The framing of the partnership around eco-efficient hyperscale development reflects a broader shift in how serious data center developers are approaching sustainability in 2026. The MoU explicitly targets alignment between AI infrastructure growth and the global energy transition, committing to grid-aware, resilient, and energy-efficient data center solutions rather than treating power procurement and sustainability as separate concerns.

Antonio Marinoni, Senior Business Development Director at Hitachi EMEA, said the collaboration reflects a shared commitment to ensuring next-generation data centers are scalable and resilient while aligning with the transition toward low-carbon infrastructure. Neoix CEO Hari Slipicevic described the partnership as an opportunity to redefine how hyperscale infrastructure is delivered, combining performance with responsibility.

What Comes Next

The partnership will initially focus on joint concept development, reference architectures, and market engagement rather than immediate construction.
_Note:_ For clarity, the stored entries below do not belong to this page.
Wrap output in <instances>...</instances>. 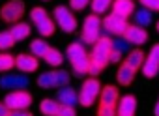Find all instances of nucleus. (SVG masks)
Instances as JSON below:
<instances>
[{
    "label": "nucleus",
    "instance_id": "obj_24",
    "mask_svg": "<svg viewBox=\"0 0 159 116\" xmlns=\"http://www.w3.org/2000/svg\"><path fill=\"white\" fill-rule=\"evenodd\" d=\"M45 62L51 66V67H60L62 66V62H64V54L58 51V49H49L47 51V54H45Z\"/></svg>",
    "mask_w": 159,
    "mask_h": 116
},
{
    "label": "nucleus",
    "instance_id": "obj_28",
    "mask_svg": "<svg viewBox=\"0 0 159 116\" xmlns=\"http://www.w3.org/2000/svg\"><path fill=\"white\" fill-rule=\"evenodd\" d=\"M112 49L118 51L120 54H129L131 53V43L127 39H124L122 36H118L116 39H112Z\"/></svg>",
    "mask_w": 159,
    "mask_h": 116
},
{
    "label": "nucleus",
    "instance_id": "obj_11",
    "mask_svg": "<svg viewBox=\"0 0 159 116\" xmlns=\"http://www.w3.org/2000/svg\"><path fill=\"white\" fill-rule=\"evenodd\" d=\"M28 86H30V79L26 75H4V77H0V88L25 90Z\"/></svg>",
    "mask_w": 159,
    "mask_h": 116
},
{
    "label": "nucleus",
    "instance_id": "obj_19",
    "mask_svg": "<svg viewBox=\"0 0 159 116\" xmlns=\"http://www.w3.org/2000/svg\"><path fill=\"white\" fill-rule=\"evenodd\" d=\"M60 101L58 99H51V97H45L41 99L39 103V110L43 116H58V110H60Z\"/></svg>",
    "mask_w": 159,
    "mask_h": 116
},
{
    "label": "nucleus",
    "instance_id": "obj_13",
    "mask_svg": "<svg viewBox=\"0 0 159 116\" xmlns=\"http://www.w3.org/2000/svg\"><path fill=\"white\" fill-rule=\"evenodd\" d=\"M122 38L127 39L131 45H144V43L148 41V32H146V28H142V26L129 25L127 30H125V34H124Z\"/></svg>",
    "mask_w": 159,
    "mask_h": 116
},
{
    "label": "nucleus",
    "instance_id": "obj_27",
    "mask_svg": "<svg viewBox=\"0 0 159 116\" xmlns=\"http://www.w3.org/2000/svg\"><path fill=\"white\" fill-rule=\"evenodd\" d=\"M11 67H15V56L10 53H0V73H6Z\"/></svg>",
    "mask_w": 159,
    "mask_h": 116
},
{
    "label": "nucleus",
    "instance_id": "obj_6",
    "mask_svg": "<svg viewBox=\"0 0 159 116\" xmlns=\"http://www.w3.org/2000/svg\"><path fill=\"white\" fill-rule=\"evenodd\" d=\"M101 84L98 81V77H90L83 82L81 86V92H79V103H81L83 107H92L96 103V99L99 97L101 94Z\"/></svg>",
    "mask_w": 159,
    "mask_h": 116
},
{
    "label": "nucleus",
    "instance_id": "obj_29",
    "mask_svg": "<svg viewBox=\"0 0 159 116\" xmlns=\"http://www.w3.org/2000/svg\"><path fill=\"white\" fill-rule=\"evenodd\" d=\"M17 41L13 39L11 32L10 30H4V32H0V51H10Z\"/></svg>",
    "mask_w": 159,
    "mask_h": 116
},
{
    "label": "nucleus",
    "instance_id": "obj_15",
    "mask_svg": "<svg viewBox=\"0 0 159 116\" xmlns=\"http://www.w3.org/2000/svg\"><path fill=\"white\" fill-rule=\"evenodd\" d=\"M112 13L127 21L135 13V2L133 0H114L112 2Z\"/></svg>",
    "mask_w": 159,
    "mask_h": 116
},
{
    "label": "nucleus",
    "instance_id": "obj_1",
    "mask_svg": "<svg viewBox=\"0 0 159 116\" xmlns=\"http://www.w3.org/2000/svg\"><path fill=\"white\" fill-rule=\"evenodd\" d=\"M66 56L71 62V67H73V75L75 77H84L88 73L90 54L86 53L83 41H73V43H69L67 45V51H66Z\"/></svg>",
    "mask_w": 159,
    "mask_h": 116
},
{
    "label": "nucleus",
    "instance_id": "obj_9",
    "mask_svg": "<svg viewBox=\"0 0 159 116\" xmlns=\"http://www.w3.org/2000/svg\"><path fill=\"white\" fill-rule=\"evenodd\" d=\"M52 13H54V23H56L66 34H71V32L77 30V19H75V15L71 13L69 8H66V6H56Z\"/></svg>",
    "mask_w": 159,
    "mask_h": 116
},
{
    "label": "nucleus",
    "instance_id": "obj_33",
    "mask_svg": "<svg viewBox=\"0 0 159 116\" xmlns=\"http://www.w3.org/2000/svg\"><path fill=\"white\" fill-rule=\"evenodd\" d=\"M58 116H77V110H75V107H71V105H60Z\"/></svg>",
    "mask_w": 159,
    "mask_h": 116
},
{
    "label": "nucleus",
    "instance_id": "obj_16",
    "mask_svg": "<svg viewBox=\"0 0 159 116\" xmlns=\"http://www.w3.org/2000/svg\"><path fill=\"white\" fill-rule=\"evenodd\" d=\"M56 99H58L62 105H71V107H75V105L79 103V94L75 92V88H71L69 84H66V86L58 88Z\"/></svg>",
    "mask_w": 159,
    "mask_h": 116
},
{
    "label": "nucleus",
    "instance_id": "obj_22",
    "mask_svg": "<svg viewBox=\"0 0 159 116\" xmlns=\"http://www.w3.org/2000/svg\"><path fill=\"white\" fill-rule=\"evenodd\" d=\"M49 49L51 47L47 45V41L45 39H39V38L30 43V54H34L36 58H45V54H47Z\"/></svg>",
    "mask_w": 159,
    "mask_h": 116
},
{
    "label": "nucleus",
    "instance_id": "obj_8",
    "mask_svg": "<svg viewBox=\"0 0 159 116\" xmlns=\"http://www.w3.org/2000/svg\"><path fill=\"white\" fill-rule=\"evenodd\" d=\"M4 103L10 110H28L32 105V94L26 90H11L6 94Z\"/></svg>",
    "mask_w": 159,
    "mask_h": 116
},
{
    "label": "nucleus",
    "instance_id": "obj_21",
    "mask_svg": "<svg viewBox=\"0 0 159 116\" xmlns=\"http://www.w3.org/2000/svg\"><path fill=\"white\" fill-rule=\"evenodd\" d=\"M133 21H135L137 26L146 28V26L152 25V12L146 10V8H140V10H137V12L133 13Z\"/></svg>",
    "mask_w": 159,
    "mask_h": 116
},
{
    "label": "nucleus",
    "instance_id": "obj_37",
    "mask_svg": "<svg viewBox=\"0 0 159 116\" xmlns=\"http://www.w3.org/2000/svg\"><path fill=\"white\" fill-rule=\"evenodd\" d=\"M10 116H34L30 110H11Z\"/></svg>",
    "mask_w": 159,
    "mask_h": 116
},
{
    "label": "nucleus",
    "instance_id": "obj_7",
    "mask_svg": "<svg viewBox=\"0 0 159 116\" xmlns=\"http://www.w3.org/2000/svg\"><path fill=\"white\" fill-rule=\"evenodd\" d=\"M25 10H26L25 0H8V2L0 8V19H2L4 23H8V25L10 23L15 25L25 15Z\"/></svg>",
    "mask_w": 159,
    "mask_h": 116
},
{
    "label": "nucleus",
    "instance_id": "obj_25",
    "mask_svg": "<svg viewBox=\"0 0 159 116\" xmlns=\"http://www.w3.org/2000/svg\"><path fill=\"white\" fill-rule=\"evenodd\" d=\"M142 73H144V77H148V79L157 77V73H159V62H155V60H152V58H146L144 64H142Z\"/></svg>",
    "mask_w": 159,
    "mask_h": 116
},
{
    "label": "nucleus",
    "instance_id": "obj_34",
    "mask_svg": "<svg viewBox=\"0 0 159 116\" xmlns=\"http://www.w3.org/2000/svg\"><path fill=\"white\" fill-rule=\"evenodd\" d=\"M148 58H152V60L159 62V43H155V45L152 47V51L148 53Z\"/></svg>",
    "mask_w": 159,
    "mask_h": 116
},
{
    "label": "nucleus",
    "instance_id": "obj_35",
    "mask_svg": "<svg viewBox=\"0 0 159 116\" xmlns=\"http://www.w3.org/2000/svg\"><path fill=\"white\" fill-rule=\"evenodd\" d=\"M122 56H124V54H120L118 51H114V49H112V54H111V62H112V64H120V62H122Z\"/></svg>",
    "mask_w": 159,
    "mask_h": 116
},
{
    "label": "nucleus",
    "instance_id": "obj_5",
    "mask_svg": "<svg viewBox=\"0 0 159 116\" xmlns=\"http://www.w3.org/2000/svg\"><path fill=\"white\" fill-rule=\"evenodd\" d=\"M69 84V73L64 69H52V71H45L38 77V86L43 90H51V88H62Z\"/></svg>",
    "mask_w": 159,
    "mask_h": 116
},
{
    "label": "nucleus",
    "instance_id": "obj_18",
    "mask_svg": "<svg viewBox=\"0 0 159 116\" xmlns=\"http://www.w3.org/2000/svg\"><path fill=\"white\" fill-rule=\"evenodd\" d=\"M135 69L127 64V62H122L120 64V67H118V71H116V79H118V82L122 84V86H129L131 82H133V79H135Z\"/></svg>",
    "mask_w": 159,
    "mask_h": 116
},
{
    "label": "nucleus",
    "instance_id": "obj_4",
    "mask_svg": "<svg viewBox=\"0 0 159 116\" xmlns=\"http://www.w3.org/2000/svg\"><path fill=\"white\" fill-rule=\"evenodd\" d=\"M30 21L34 23L36 30H38L43 38H49V36L54 34V21L51 19V15L47 13L45 8H39V6L32 8V12H30Z\"/></svg>",
    "mask_w": 159,
    "mask_h": 116
},
{
    "label": "nucleus",
    "instance_id": "obj_17",
    "mask_svg": "<svg viewBox=\"0 0 159 116\" xmlns=\"http://www.w3.org/2000/svg\"><path fill=\"white\" fill-rule=\"evenodd\" d=\"M116 110H118V116H135V112H137V99H135V95H124L118 101Z\"/></svg>",
    "mask_w": 159,
    "mask_h": 116
},
{
    "label": "nucleus",
    "instance_id": "obj_3",
    "mask_svg": "<svg viewBox=\"0 0 159 116\" xmlns=\"http://www.w3.org/2000/svg\"><path fill=\"white\" fill-rule=\"evenodd\" d=\"M101 30H103V19H99V15H96V13L88 15L83 23L81 41L88 43V45H94L101 38Z\"/></svg>",
    "mask_w": 159,
    "mask_h": 116
},
{
    "label": "nucleus",
    "instance_id": "obj_2",
    "mask_svg": "<svg viewBox=\"0 0 159 116\" xmlns=\"http://www.w3.org/2000/svg\"><path fill=\"white\" fill-rule=\"evenodd\" d=\"M111 54H112V39L105 34L94 43V49H92V54H90V62L96 64L99 69H103V67H107L111 64Z\"/></svg>",
    "mask_w": 159,
    "mask_h": 116
},
{
    "label": "nucleus",
    "instance_id": "obj_12",
    "mask_svg": "<svg viewBox=\"0 0 159 116\" xmlns=\"http://www.w3.org/2000/svg\"><path fill=\"white\" fill-rule=\"evenodd\" d=\"M15 67L23 73H34L38 71L39 67V60L34 56V54H26V53H21L15 56Z\"/></svg>",
    "mask_w": 159,
    "mask_h": 116
},
{
    "label": "nucleus",
    "instance_id": "obj_32",
    "mask_svg": "<svg viewBox=\"0 0 159 116\" xmlns=\"http://www.w3.org/2000/svg\"><path fill=\"white\" fill-rule=\"evenodd\" d=\"M142 4V8L150 10V12H159V0H139Z\"/></svg>",
    "mask_w": 159,
    "mask_h": 116
},
{
    "label": "nucleus",
    "instance_id": "obj_31",
    "mask_svg": "<svg viewBox=\"0 0 159 116\" xmlns=\"http://www.w3.org/2000/svg\"><path fill=\"white\" fill-rule=\"evenodd\" d=\"M90 4H92V0H69V8L75 12H83Z\"/></svg>",
    "mask_w": 159,
    "mask_h": 116
},
{
    "label": "nucleus",
    "instance_id": "obj_20",
    "mask_svg": "<svg viewBox=\"0 0 159 116\" xmlns=\"http://www.w3.org/2000/svg\"><path fill=\"white\" fill-rule=\"evenodd\" d=\"M10 32H11V36H13V39H15V41H23L25 38H28V36H30L32 26H30L28 23H25V21H19V23H15V25L10 28Z\"/></svg>",
    "mask_w": 159,
    "mask_h": 116
},
{
    "label": "nucleus",
    "instance_id": "obj_26",
    "mask_svg": "<svg viewBox=\"0 0 159 116\" xmlns=\"http://www.w3.org/2000/svg\"><path fill=\"white\" fill-rule=\"evenodd\" d=\"M112 2L114 0H92V13H96V15H101V13H105L109 8H112Z\"/></svg>",
    "mask_w": 159,
    "mask_h": 116
},
{
    "label": "nucleus",
    "instance_id": "obj_23",
    "mask_svg": "<svg viewBox=\"0 0 159 116\" xmlns=\"http://www.w3.org/2000/svg\"><path fill=\"white\" fill-rule=\"evenodd\" d=\"M144 60H146V58H144V53H142L140 49H133V51L127 54V58H125L124 62H127V64H129V66H131V67L137 71L139 67H142Z\"/></svg>",
    "mask_w": 159,
    "mask_h": 116
},
{
    "label": "nucleus",
    "instance_id": "obj_10",
    "mask_svg": "<svg viewBox=\"0 0 159 116\" xmlns=\"http://www.w3.org/2000/svg\"><path fill=\"white\" fill-rule=\"evenodd\" d=\"M127 26H129V23L125 19L114 15V13H111V15H107L103 19V30H105V34H114L116 38L124 36L125 30H127Z\"/></svg>",
    "mask_w": 159,
    "mask_h": 116
},
{
    "label": "nucleus",
    "instance_id": "obj_14",
    "mask_svg": "<svg viewBox=\"0 0 159 116\" xmlns=\"http://www.w3.org/2000/svg\"><path fill=\"white\" fill-rule=\"evenodd\" d=\"M120 101V92L114 84H107L101 88L99 94V105H109V107H116Z\"/></svg>",
    "mask_w": 159,
    "mask_h": 116
},
{
    "label": "nucleus",
    "instance_id": "obj_39",
    "mask_svg": "<svg viewBox=\"0 0 159 116\" xmlns=\"http://www.w3.org/2000/svg\"><path fill=\"white\" fill-rule=\"evenodd\" d=\"M155 28H157V32H159V21H157V25H155Z\"/></svg>",
    "mask_w": 159,
    "mask_h": 116
},
{
    "label": "nucleus",
    "instance_id": "obj_36",
    "mask_svg": "<svg viewBox=\"0 0 159 116\" xmlns=\"http://www.w3.org/2000/svg\"><path fill=\"white\" fill-rule=\"evenodd\" d=\"M10 109H8V105L4 103V101H0V116H10Z\"/></svg>",
    "mask_w": 159,
    "mask_h": 116
},
{
    "label": "nucleus",
    "instance_id": "obj_30",
    "mask_svg": "<svg viewBox=\"0 0 159 116\" xmlns=\"http://www.w3.org/2000/svg\"><path fill=\"white\" fill-rule=\"evenodd\" d=\"M96 116H118L116 107H109V105H99Z\"/></svg>",
    "mask_w": 159,
    "mask_h": 116
},
{
    "label": "nucleus",
    "instance_id": "obj_38",
    "mask_svg": "<svg viewBox=\"0 0 159 116\" xmlns=\"http://www.w3.org/2000/svg\"><path fill=\"white\" fill-rule=\"evenodd\" d=\"M153 114H155V116H159V101H157V103H155V107H153Z\"/></svg>",
    "mask_w": 159,
    "mask_h": 116
}]
</instances>
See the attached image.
That phased approach is consistent with how MoUs of this type typically progress in the data center sector, where the gap between agreement and operational facility can span several years, particularly when new grid infrastructure is required.

Neoix’s existing pipeline across Southeast Europe and North Africa gives the partnership immediate markets to develop against. Whether the collaboration produces operational facilities at hyperscale will depend on how quickly the partners can move from reference architectures to funded projects with grid connections and anchor tenants in place.

The broader significance of the Hitachi-Neoix partnership is what it signals about the direction of serious hyperscale development in Europe. The operators who are winning approvals and grid connections in European markets in 2026 are those who arrive with integrated energy and development capability rather than treating power as a procurement afterthought. A partnership that brings grid infrastructure expertise, energy storage capability, and hyperscale development experience into a single delivery model is exactly the kind of structure that European regulators, utilities, and communities are more likely to approve than a developer who shows up with a building design and a request for a grid connection.